Pigs will fly : The Case against flag flying airlines
Malaysia Airlines is cutting 30% of it’s staff in an attempt to be viable business. It is getting a $2B bailout from the Malaysian Government and will de-list itself from the stock exchange. It will focus on becoming a regional routes which sounds like a smart business move: There is no need to fly everywhere and travelers accept changing at hubs.
The two disasaters were a factor in that it led to reduced number of passengers booking on them.
Khazanah [the investment arm of the Malaysian government]said there would be “significant changes to leadership” at Malaysia Airlines and that it would consider “global aviation industry executives” in its search for new talent. The current chief executive, Ahmad Jauhari Yahya, will remain as chief until July.
The government said it would carry out the restructuring by creating a new company with a “right-sized work force and work practices and contracts.” Malaysia Airlines has been burdened in recent years by contracts with politically connected suppliers.
The burden — and the risk — of the restructuring plan appears to fall heavily on the airline’s creditors. They will be offered a swap of the airline’s debt for shares of the new company, according to the plan. Among the airline’s largest bondholders is the government employee pension fund, known as Kumpulan Wang Persaraan, which, according to Friday’s announcement, agreed to swap 750 million ringgit, or about $240 million, for ordinary shares. The move is likely to be controversial because investors have long assumed that the debts of the state-controlled airline were guaranteed by the government.
Malaysian Airlines has not made a profit since 2010.
Quantas is another flag airline that is in financial trouble where a headline $2.8B loss was reported. That figure was mainly a statituary accounting write down but the problem is an underlying $646m loss which reflects their operating profits. Part of the problem is a price war with Virgin Australia but there are a number of inbuilt inefficiencies of Quantas structure as a National airline. Australian laws have limited the % of foreign ownership allowed – this limits its ability to raise capital – and obligates Quantas to maintain the majority of its operational and maintenance facilities in Australia.

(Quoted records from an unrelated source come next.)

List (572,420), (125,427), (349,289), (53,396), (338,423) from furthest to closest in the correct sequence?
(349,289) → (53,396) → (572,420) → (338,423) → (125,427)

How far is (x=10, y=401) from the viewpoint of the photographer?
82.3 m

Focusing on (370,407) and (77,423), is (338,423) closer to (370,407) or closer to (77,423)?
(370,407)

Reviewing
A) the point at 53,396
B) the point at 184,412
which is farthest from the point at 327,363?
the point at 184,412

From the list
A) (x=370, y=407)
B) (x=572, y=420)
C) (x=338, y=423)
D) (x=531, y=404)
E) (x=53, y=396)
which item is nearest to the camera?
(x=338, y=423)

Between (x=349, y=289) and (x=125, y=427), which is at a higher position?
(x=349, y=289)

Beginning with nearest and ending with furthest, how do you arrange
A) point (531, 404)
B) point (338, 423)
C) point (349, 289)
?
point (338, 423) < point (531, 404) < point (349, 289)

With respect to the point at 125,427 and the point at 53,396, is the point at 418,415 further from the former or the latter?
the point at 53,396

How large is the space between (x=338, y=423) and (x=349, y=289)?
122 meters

With the deregulation of airline industry, why are Governments bothering to maintain National airlines? The Economist assessed this in an August 2014 article ” Flags of inconvenience : Why governments are so keen to keep their loss-making airlines aloft?”
Malaysia’s is not the only government that persists in keeping rickety airlines in flight. Italy raided the state’s coffers again last year to keep Alitalia going. Then, on the day of the Malaysia bail-out, Etihad, the flag carrier of the United Arab Emirates, agreed to inject a further €560m ($750m) into Alitalia in return for a 49% stake. A restructuring plan agreed at the end of July will keep Poland’s LOT in business—in return for $200m of taxpayers’ cash.

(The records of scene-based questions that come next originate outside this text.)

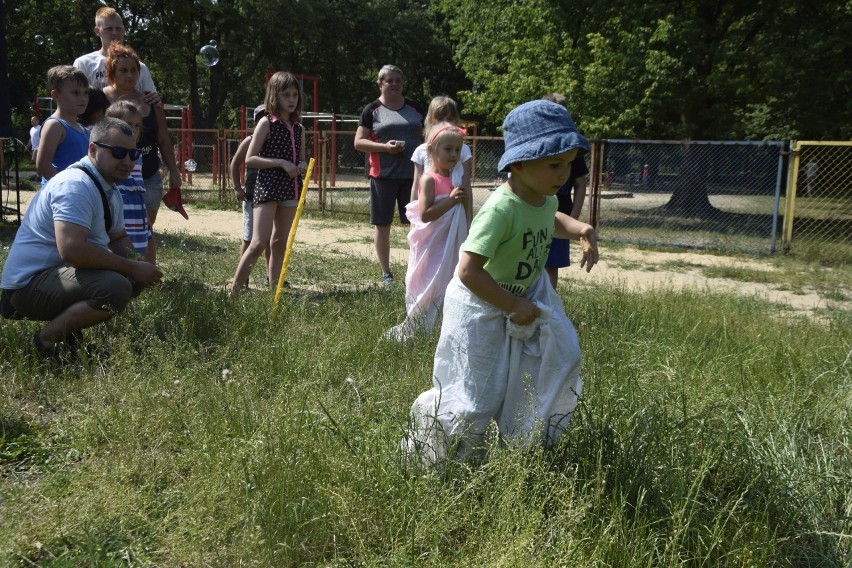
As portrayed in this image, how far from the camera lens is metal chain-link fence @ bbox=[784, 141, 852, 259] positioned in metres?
12.8

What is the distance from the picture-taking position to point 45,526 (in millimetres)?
2654

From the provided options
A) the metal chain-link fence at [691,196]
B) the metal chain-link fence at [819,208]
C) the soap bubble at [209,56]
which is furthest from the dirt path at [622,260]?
the soap bubble at [209,56]

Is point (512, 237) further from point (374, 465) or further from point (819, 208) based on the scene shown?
point (819, 208)

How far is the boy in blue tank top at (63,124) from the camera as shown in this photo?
5477 millimetres

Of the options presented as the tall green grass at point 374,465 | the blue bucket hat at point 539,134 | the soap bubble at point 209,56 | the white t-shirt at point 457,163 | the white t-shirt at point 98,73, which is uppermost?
the soap bubble at point 209,56

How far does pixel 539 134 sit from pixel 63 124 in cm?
384

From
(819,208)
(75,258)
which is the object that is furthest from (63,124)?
(819,208)

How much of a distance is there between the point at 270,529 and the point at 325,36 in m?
39.2

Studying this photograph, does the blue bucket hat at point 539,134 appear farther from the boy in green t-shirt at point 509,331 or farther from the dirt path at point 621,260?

The drain on public funds has a long tradition. Airlines used to be regarded as a vital part of transport infrastructure, like roads or bridges. So, until the mid-1980s, governments owned most of the airlines, set fares and routes, and protected flag-carriers by restricting new entrants. But privatisation made air travel more competitive and liberalisation brought competition from low-cost carriers. Most airlines in state control have failed to adapt.

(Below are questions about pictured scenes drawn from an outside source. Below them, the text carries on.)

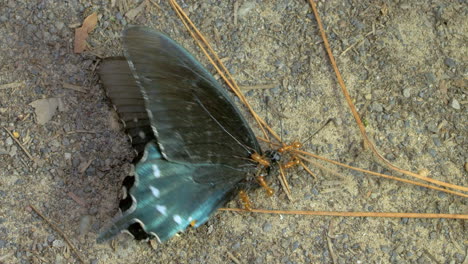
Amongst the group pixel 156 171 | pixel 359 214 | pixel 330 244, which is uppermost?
pixel 156 171

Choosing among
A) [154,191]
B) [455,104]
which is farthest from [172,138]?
[455,104]

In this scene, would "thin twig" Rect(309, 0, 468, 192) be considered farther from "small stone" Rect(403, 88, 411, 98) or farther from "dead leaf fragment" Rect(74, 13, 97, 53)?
"dead leaf fragment" Rect(74, 13, 97, 53)

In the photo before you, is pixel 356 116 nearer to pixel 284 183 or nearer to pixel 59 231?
pixel 284 183

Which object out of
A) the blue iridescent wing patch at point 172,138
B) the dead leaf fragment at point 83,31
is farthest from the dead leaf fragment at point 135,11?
the blue iridescent wing patch at point 172,138

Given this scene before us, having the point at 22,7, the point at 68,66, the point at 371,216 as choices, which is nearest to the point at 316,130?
the point at 371,216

The exceptions are few. The thriving airlines of Singapore and Ethiopia, and the Gulf carriers, Etihad, Emirates and Qatar Airways, all benefited from government money but have been allowed to operate as commercial enterprises with minimal interference. Such entrepreneurial thrust is rare. Elsewhere, inexperienced cronies often dominate management. State employees frequently travel free. Many carriers are obliged to maintain loss-making domestic routes to please politicians. Olympic Airlines was forced to deliver newspapers for a pittance to keep the country’s press barons happy. The Greek national carrier went to the wall in 2009.
The Economist asks why they still prop them up: The basic answer is Politics and Unions.
It is surprising that Alitalia are still in business even thought it last made a profit in 1999. Air-France wrote off their investment in them. Eithiad has now a 49% stake in them. Good luck with that. Alitalia’s unions are very powerful.
Does the world end when a Flag carrier disappear? Look at Sabena and Swiss Air. Belgium and Switzerland are still in existence and in Belgium’s case, it is now serviced by Brussels Airlines.